▶ [What you need to do]: The records that follow are to be repeated exactly, without any pictures.

▶ [Data for processing]:
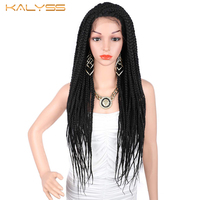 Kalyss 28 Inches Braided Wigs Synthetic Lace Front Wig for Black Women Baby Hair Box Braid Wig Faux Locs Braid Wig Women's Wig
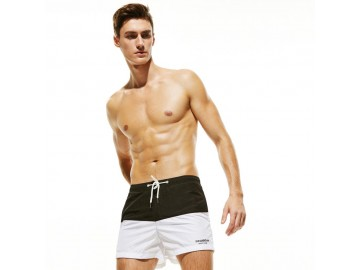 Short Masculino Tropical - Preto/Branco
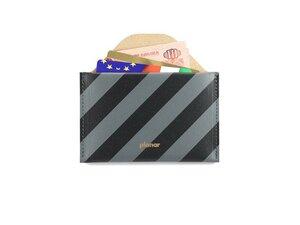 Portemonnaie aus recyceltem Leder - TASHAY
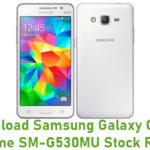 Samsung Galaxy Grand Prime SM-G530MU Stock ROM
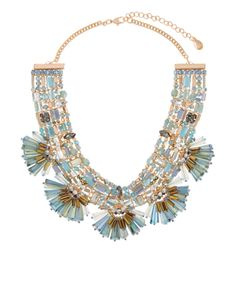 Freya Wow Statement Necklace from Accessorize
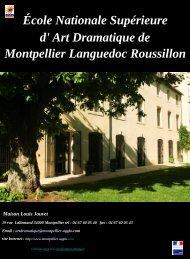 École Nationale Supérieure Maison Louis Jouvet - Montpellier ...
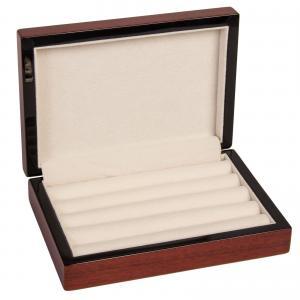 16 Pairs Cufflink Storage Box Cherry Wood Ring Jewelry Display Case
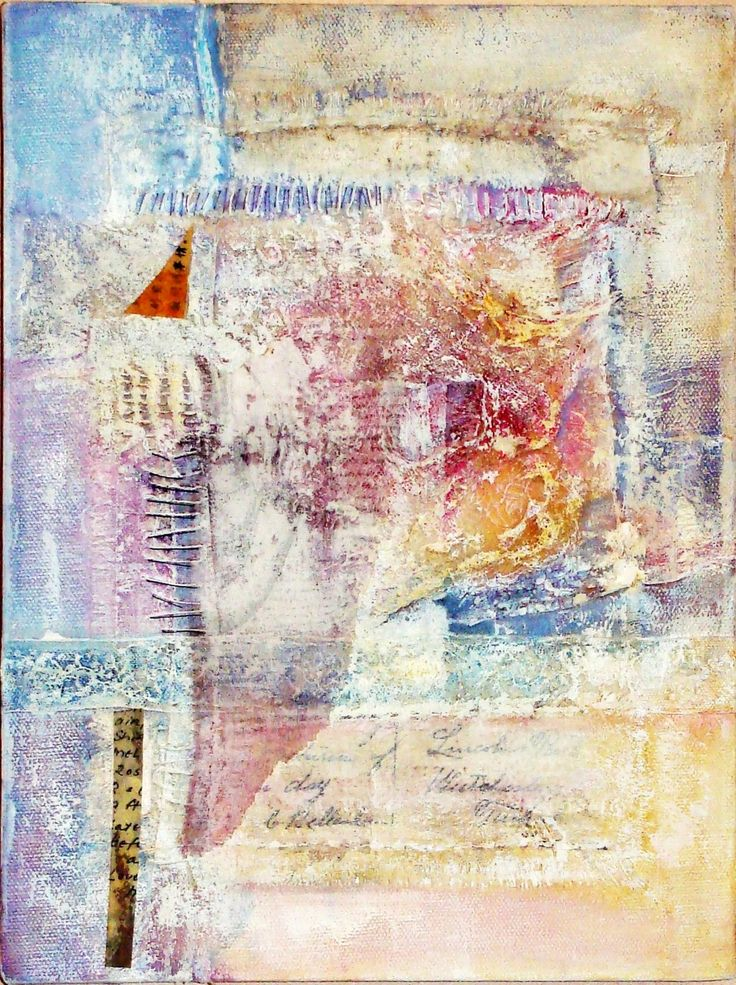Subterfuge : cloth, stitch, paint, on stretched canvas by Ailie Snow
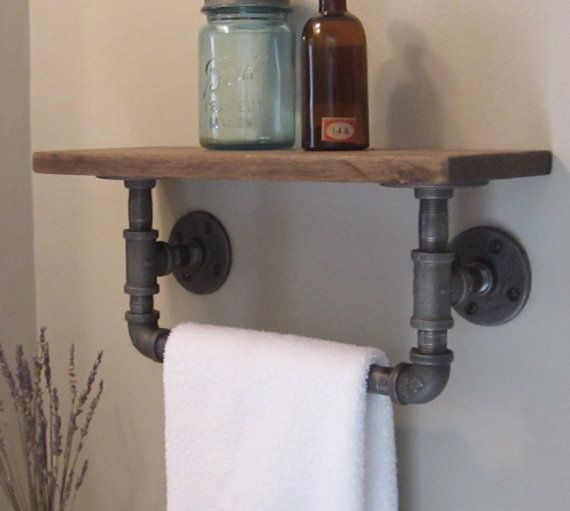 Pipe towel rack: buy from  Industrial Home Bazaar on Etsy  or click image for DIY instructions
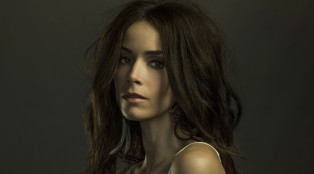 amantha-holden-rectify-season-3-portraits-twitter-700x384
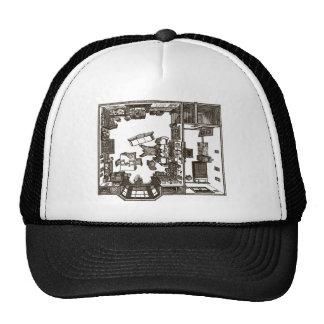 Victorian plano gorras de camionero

▶ [Written solution]:
 Kalyss 28 Inches Braided Wigs Synthetic Lace Front Wig for Black Women Baby Hair Box Braid Wig Faux Locs Braid Wig Women's Wig
 Short Masculino Tropical - Preto/Branco
 Portemonnaie aus recyceltem Leder - TASHAY
 Samsung Galaxy Grand Prime SM-G530MU Stock ROM
 Freya Wow Statement Necklace from Accessorize
 École Nationale Supérieure Maison Louis Jouvet - Montpellier ...
 16 Pairs Cufflink Storage Box Cherry Wood Ring Jewelry Display Case
Subterfuge : cloth, stitch, paint, on stretched canvas by Ailie Snow
 Pipe towel rack: buy from  Industrial Home Bazaar on Etsy  or click image for DIY instructions
 amantha-holden-rectify-season-3-portraits-twitter-700x384
 Victorian plano gorras de camionero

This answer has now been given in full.